*** Opening Material provided ***
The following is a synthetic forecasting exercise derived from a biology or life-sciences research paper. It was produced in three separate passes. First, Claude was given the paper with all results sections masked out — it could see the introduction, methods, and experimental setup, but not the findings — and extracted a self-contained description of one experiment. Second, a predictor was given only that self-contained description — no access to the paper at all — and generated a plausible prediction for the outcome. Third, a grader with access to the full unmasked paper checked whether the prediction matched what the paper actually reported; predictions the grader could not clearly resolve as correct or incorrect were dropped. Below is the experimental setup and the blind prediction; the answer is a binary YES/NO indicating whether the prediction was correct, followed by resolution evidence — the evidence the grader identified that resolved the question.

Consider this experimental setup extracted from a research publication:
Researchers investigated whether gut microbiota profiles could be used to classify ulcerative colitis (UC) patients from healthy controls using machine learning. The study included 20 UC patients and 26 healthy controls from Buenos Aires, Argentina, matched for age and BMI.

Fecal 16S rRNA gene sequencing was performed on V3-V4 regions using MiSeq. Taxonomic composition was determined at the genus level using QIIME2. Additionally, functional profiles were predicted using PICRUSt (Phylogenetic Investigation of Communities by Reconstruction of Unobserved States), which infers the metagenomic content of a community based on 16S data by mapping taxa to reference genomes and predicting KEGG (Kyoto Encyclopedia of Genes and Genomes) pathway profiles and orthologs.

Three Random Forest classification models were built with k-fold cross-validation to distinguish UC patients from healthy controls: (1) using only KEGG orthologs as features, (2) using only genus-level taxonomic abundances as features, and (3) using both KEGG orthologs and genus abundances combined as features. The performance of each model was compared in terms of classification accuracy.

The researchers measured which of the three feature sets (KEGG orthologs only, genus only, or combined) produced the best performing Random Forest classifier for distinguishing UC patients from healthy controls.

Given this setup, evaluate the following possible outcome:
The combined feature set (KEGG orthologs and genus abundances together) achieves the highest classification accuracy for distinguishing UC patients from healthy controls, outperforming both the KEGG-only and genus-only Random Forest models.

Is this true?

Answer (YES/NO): YES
*** Closing Material provided ***
#### [What is required]
Reproduce the records above exactly.

#### [Response below]
The following is a synthetic forecasting exercise derived from a biology or life-sciences research paper. It was produced in three separate passes. First, Claude was given the paper with all results sections masked out — it could see the introduction, methods, and experimental setup, but not the findings — and extracted a self-contained description of one experiment. Second, a predictor was given only that self-contained description — no access to the paper at all — and generated a plausible prediction for the outcome. Third, a grader with access to the full unmasked paper checked whether the prediction matched what the paper actually reported; predictions the grader could not clearly resolve as correct or incorrect were dropped. Below is the experimental setup and the blind prediction; the answer is a binary YES/NO indicating whether the prediction was correct, followed by resolution evidence — the evidence the grader identified that resolved the question.

Consider this experimental setup extracted from a research publication:
Researchers investigated whether gut microbiota profiles could be used to classify ulcerative colitis (UC) patients from healthy controls using machine learning. The study included 20 UC patients and 26 healthy controls from Buenos Aires, Argentina, matched for age and BMI.

Fecal 16S rRNA gene sequencing was performed on V3-V4 regions using MiSeq. Taxonomic composition was determined at the genus level using QIIME2. Additionally, functional profiles were predicted using PICRUSt (Phylogenetic Investigation of Communities by Reconstruction of Unobserved States), which infers the metagenomic content of a community based on 16S data by mapping taxa to reference genomes and predicting KEGG (Kyoto Encyclopedia of Genes and Genomes) pathway profiles and orthologs.

Three Random Forest classification models were built with k-fold cross-validation to distinguish UC patients from healthy controls: (1) using only KEGG orthologs as features, (2) using only genus-level taxonomic abundances as features, and (3) using both KEGG orthologs and genus abundances combined as features. The performance of each model was compared in terms of classification accuracy.

The researchers measured which of the three feature sets (KEGG orthologs only, genus only, or combined) produced the best performing Random Forest classifier for distinguishing UC patients from healthy controls.

Given this setup, evaluate the following possible outcome:
The combined feature set (KEGG orthologs and genus abundances together) achieves the highest classification accuracy for distinguishing UC patients from healthy controls, outperforming both the KEGG-only and genus-only Random Forest models.

Is this true?

Answer (YES/NO): YES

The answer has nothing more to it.